**Requirements:**
Reproduce exactly the lines beginning with the line that contains "Considering what the" and ending at the final line of the material below.

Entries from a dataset
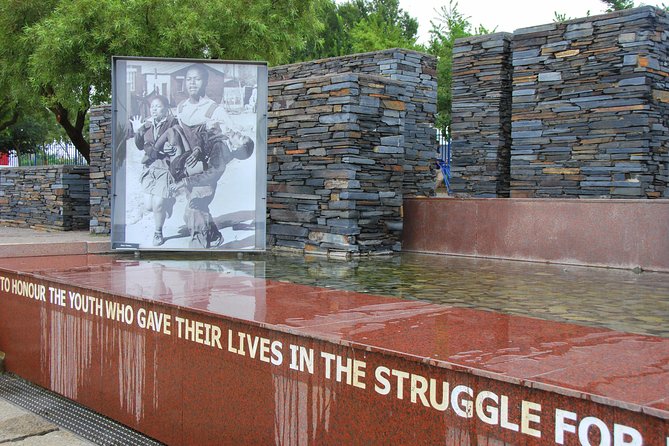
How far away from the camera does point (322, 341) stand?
10.8ft

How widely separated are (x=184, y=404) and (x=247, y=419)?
589 millimetres

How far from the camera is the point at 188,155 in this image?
827 centimetres

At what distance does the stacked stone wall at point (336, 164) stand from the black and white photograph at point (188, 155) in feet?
3.38

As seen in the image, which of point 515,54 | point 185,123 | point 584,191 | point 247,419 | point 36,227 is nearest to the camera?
point 247,419

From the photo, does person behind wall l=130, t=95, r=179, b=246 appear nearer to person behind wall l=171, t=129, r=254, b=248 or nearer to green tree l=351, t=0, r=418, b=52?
person behind wall l=171, t=129, r=254, b=248

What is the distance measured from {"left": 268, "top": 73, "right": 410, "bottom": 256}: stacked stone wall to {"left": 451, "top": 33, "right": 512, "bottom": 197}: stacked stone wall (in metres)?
3.55

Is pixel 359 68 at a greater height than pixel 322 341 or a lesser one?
greater

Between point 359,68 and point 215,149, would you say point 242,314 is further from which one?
point 359,68

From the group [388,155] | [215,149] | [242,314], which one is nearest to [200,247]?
[215,149]

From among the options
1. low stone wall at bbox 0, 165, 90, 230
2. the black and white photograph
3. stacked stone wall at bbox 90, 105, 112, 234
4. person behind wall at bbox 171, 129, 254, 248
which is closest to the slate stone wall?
the black and white photograph

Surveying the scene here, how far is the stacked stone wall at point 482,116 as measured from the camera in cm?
1248

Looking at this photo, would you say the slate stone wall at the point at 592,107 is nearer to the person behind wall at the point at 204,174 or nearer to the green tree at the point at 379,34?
the person behind wall at the point at 204,174

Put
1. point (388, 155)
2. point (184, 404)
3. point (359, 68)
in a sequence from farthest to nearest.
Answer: point (359, 68)
point (388, 155)
point (184, 404)

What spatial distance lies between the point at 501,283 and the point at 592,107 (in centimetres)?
538
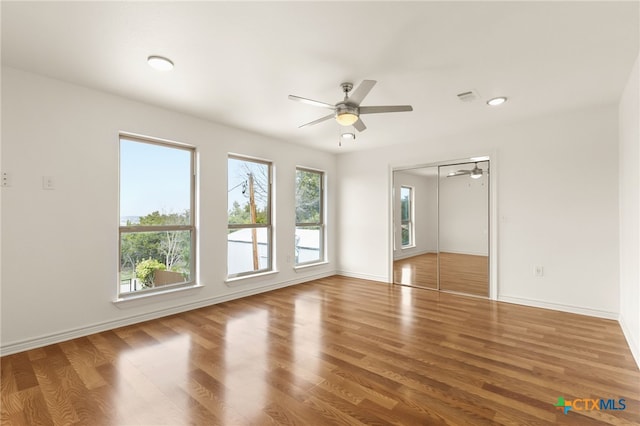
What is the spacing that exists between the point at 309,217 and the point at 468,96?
11.7 ft

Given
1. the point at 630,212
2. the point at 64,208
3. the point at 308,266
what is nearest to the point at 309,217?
the point at 308,266

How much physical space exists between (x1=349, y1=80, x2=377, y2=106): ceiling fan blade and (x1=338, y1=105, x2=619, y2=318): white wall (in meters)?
2.88

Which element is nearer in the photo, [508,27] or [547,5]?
[547,5]

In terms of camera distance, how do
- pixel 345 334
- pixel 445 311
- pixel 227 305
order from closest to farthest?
pixel 345 334 < pixel 445 311 < pixel 227 305

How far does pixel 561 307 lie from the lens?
3930 mm

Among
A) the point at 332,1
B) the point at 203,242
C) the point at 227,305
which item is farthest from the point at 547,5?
the point at 227,305

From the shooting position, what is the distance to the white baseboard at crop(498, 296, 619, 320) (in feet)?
11.9

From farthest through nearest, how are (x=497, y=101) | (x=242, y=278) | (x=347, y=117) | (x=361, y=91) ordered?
(x=242, y=278) → (x=497, y=101) → (x=347, y=117) → (x=361, y=91)

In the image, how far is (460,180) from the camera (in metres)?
4.90

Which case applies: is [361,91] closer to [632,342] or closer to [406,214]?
[632,342]

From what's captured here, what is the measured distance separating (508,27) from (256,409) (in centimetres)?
313

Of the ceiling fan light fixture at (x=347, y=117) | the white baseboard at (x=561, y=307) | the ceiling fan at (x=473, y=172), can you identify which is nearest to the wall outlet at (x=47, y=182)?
the ceiling fan light fixture at (x=347, y=117)

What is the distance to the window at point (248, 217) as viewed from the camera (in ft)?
15.2

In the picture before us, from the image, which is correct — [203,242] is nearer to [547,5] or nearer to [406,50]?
[406,50]
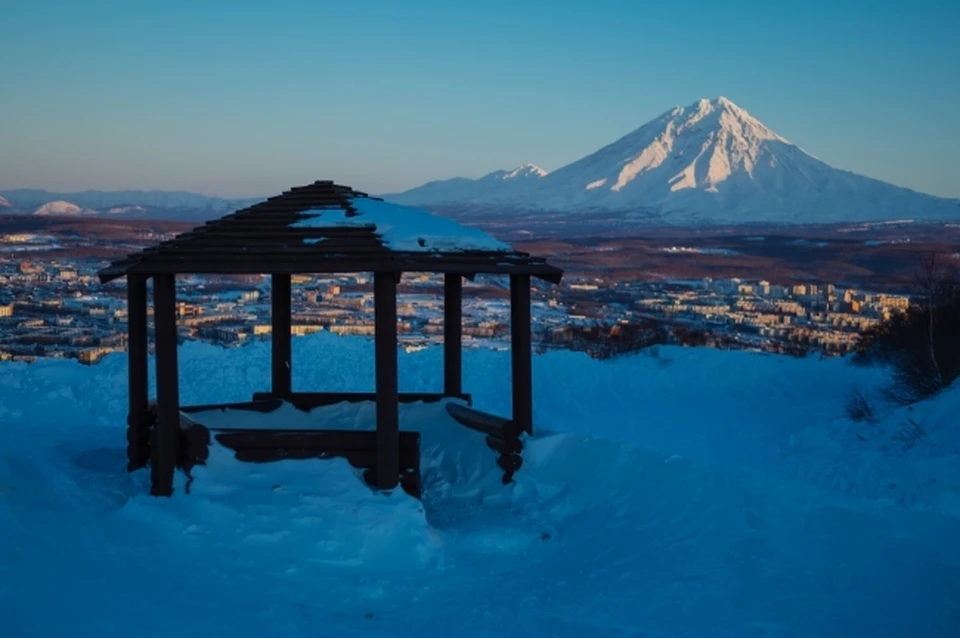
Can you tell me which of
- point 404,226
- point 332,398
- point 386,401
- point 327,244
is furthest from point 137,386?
point 404,226

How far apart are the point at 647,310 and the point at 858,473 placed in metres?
20.5

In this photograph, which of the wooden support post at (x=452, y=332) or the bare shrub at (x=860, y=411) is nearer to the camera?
the wooden support post at (x=452, y=332)

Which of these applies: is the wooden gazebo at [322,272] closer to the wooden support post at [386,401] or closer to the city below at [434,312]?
the wooden support post at [386,401]

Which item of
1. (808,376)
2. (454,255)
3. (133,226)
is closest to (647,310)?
(808,376)

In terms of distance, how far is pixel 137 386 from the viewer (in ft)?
28.4

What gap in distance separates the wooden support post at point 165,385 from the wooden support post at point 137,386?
958 millimetres

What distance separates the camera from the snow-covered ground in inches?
221

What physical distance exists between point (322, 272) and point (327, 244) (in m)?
0.38

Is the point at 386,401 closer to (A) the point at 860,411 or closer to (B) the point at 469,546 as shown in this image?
(B) the point at 469,546

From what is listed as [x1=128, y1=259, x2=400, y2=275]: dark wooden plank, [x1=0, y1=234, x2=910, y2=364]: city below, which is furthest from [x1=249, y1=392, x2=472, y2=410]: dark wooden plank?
[x1=0, y1=234, x2=910, y2=364]: city below

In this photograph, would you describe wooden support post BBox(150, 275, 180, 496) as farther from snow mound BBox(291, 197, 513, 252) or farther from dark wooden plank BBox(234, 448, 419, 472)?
snow mound BBox(291, 197, 513, 252)

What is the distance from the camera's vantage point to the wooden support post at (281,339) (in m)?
10.5

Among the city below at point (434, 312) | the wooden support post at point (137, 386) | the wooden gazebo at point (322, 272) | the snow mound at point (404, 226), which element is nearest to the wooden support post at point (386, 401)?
the wooden gazebo at point (322, 272)

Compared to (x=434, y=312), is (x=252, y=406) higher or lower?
lower
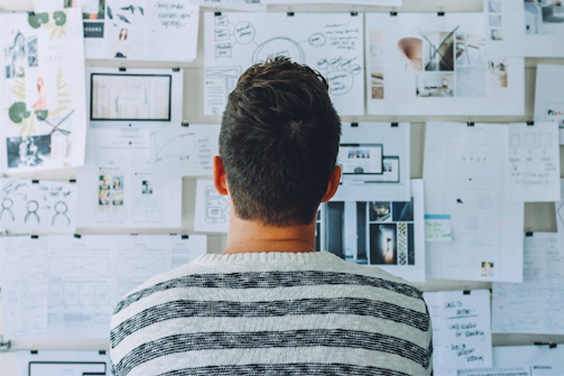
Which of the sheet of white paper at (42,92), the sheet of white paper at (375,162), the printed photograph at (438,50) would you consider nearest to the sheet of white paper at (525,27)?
the printed photograph at (438,50)

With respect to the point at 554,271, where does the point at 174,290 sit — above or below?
above

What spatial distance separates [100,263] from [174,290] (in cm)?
94

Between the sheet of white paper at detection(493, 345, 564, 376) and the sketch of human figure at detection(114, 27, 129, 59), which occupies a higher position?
the sketch of human figure at detection(114, 27, 129, 59)

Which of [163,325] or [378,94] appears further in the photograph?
[378,94]

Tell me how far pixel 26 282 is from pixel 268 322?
1150 mm

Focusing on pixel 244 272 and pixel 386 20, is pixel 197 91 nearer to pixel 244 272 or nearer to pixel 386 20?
pixel 386 20

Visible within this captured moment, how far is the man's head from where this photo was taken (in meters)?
0.63

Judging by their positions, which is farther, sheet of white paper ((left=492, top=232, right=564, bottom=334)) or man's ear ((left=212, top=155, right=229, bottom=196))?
sheet of white paper ((left=492, top=232, right=564, bottom=334))

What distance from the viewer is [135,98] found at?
1.41m

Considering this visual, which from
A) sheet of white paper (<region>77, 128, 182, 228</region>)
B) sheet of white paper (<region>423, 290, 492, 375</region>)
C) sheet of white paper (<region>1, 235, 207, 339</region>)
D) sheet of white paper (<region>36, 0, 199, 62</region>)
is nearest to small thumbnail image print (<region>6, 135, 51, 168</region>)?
sheet of white paper (<region>77, 128, 182, 228</region>)

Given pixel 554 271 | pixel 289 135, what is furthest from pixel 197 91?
pixel 554 271

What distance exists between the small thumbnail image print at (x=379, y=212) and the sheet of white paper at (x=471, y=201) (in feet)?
0.39

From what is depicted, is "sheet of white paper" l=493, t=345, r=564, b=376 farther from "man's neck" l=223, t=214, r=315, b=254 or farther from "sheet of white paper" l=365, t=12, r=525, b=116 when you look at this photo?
"man's neck" l=223, t=214, r=315, b=254

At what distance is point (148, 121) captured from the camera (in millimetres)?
1412
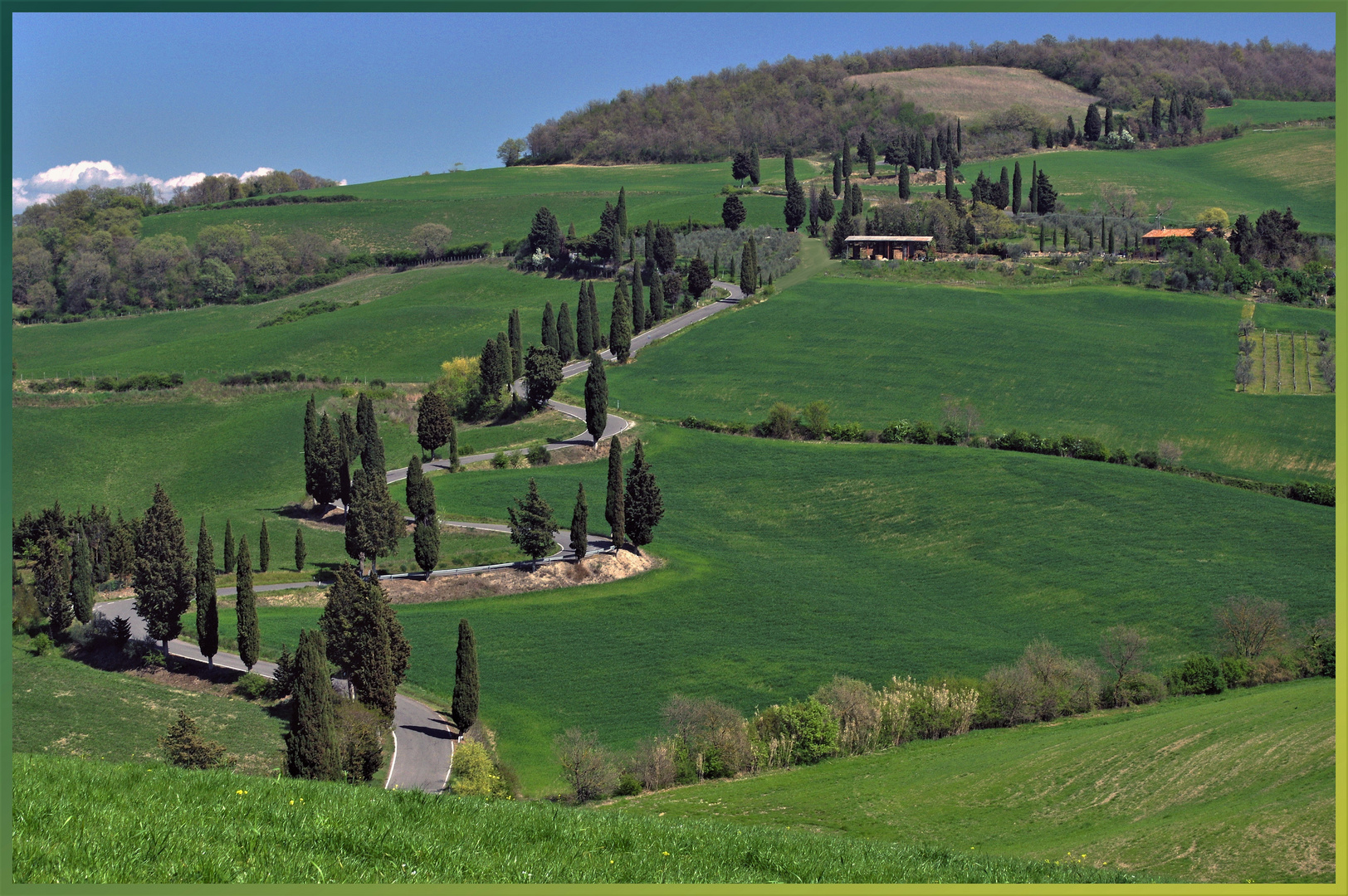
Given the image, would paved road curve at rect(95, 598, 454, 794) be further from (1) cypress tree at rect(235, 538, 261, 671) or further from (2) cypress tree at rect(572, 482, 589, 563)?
(2) cypress tree at rect(572, 482, 589, 563)

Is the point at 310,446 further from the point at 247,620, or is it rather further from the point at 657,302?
the point at 657,302

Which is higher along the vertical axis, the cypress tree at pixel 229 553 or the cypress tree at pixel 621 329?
the cypress tree at pixel 621 329

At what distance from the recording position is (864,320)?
125 metres

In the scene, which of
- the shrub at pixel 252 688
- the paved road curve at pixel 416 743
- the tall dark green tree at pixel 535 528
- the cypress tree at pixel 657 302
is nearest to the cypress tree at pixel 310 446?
the tall dark green tree at pixel 535 528

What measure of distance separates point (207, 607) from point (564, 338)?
65659mm

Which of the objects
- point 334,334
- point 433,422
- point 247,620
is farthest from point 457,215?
point 247,620

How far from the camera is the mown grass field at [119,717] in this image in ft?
138

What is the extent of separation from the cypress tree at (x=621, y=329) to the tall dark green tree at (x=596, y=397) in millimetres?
24279

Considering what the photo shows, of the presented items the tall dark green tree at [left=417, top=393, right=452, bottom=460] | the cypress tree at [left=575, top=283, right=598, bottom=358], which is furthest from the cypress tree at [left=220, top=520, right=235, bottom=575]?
the cypress tree at [left=575, top=283, right=598, bottom=358]

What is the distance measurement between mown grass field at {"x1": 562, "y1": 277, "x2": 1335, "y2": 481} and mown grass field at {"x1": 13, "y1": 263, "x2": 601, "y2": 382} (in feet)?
73.3

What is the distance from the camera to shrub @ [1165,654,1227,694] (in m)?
52.6

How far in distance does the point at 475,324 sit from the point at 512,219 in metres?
60.1

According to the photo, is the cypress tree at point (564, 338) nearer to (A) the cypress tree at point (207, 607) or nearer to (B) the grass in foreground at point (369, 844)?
(A) the cypress tree at point (207, 607)

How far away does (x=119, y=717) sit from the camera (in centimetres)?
4638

**Final result:**
Considering what the photo shows, of the presented items the tall dark green tree at [left=417, top=393, right=452, bottom=460] | the cypress tree at [left=575, top=283, right=598, bottom=358], which is furthest from the cypress tree at [left=220, top=520, right=235, bottom=575]?
the cypress tree at [left=575, top=283, right=598, bottom=358]

What is the distance measurement between mown grass field at {"x1": 562, "y1": 277, "x2": 1335, "y2": 481} and mown grass field at {"x1": 13, "y1": 263, "x2": 601, "y2": 382} (in feet)?
73.3

What is the distance from the camera to shrub @ [1165,654,1227,694] (in m)?
52.6

How far in distance does the point at 475,324 sit from the point at 512,219 in metres?
60.1

According to the photo, is the cypress tree at point (564, 338) nearer to (A) the cypress tree at point (207, 607) or nearer to (B) the grass in foreground at point (369, 844)?
(A) the cypress tree at point (207, 607)

How far away does (x=119, y=717) sit from the camera (in centimetres)?
4638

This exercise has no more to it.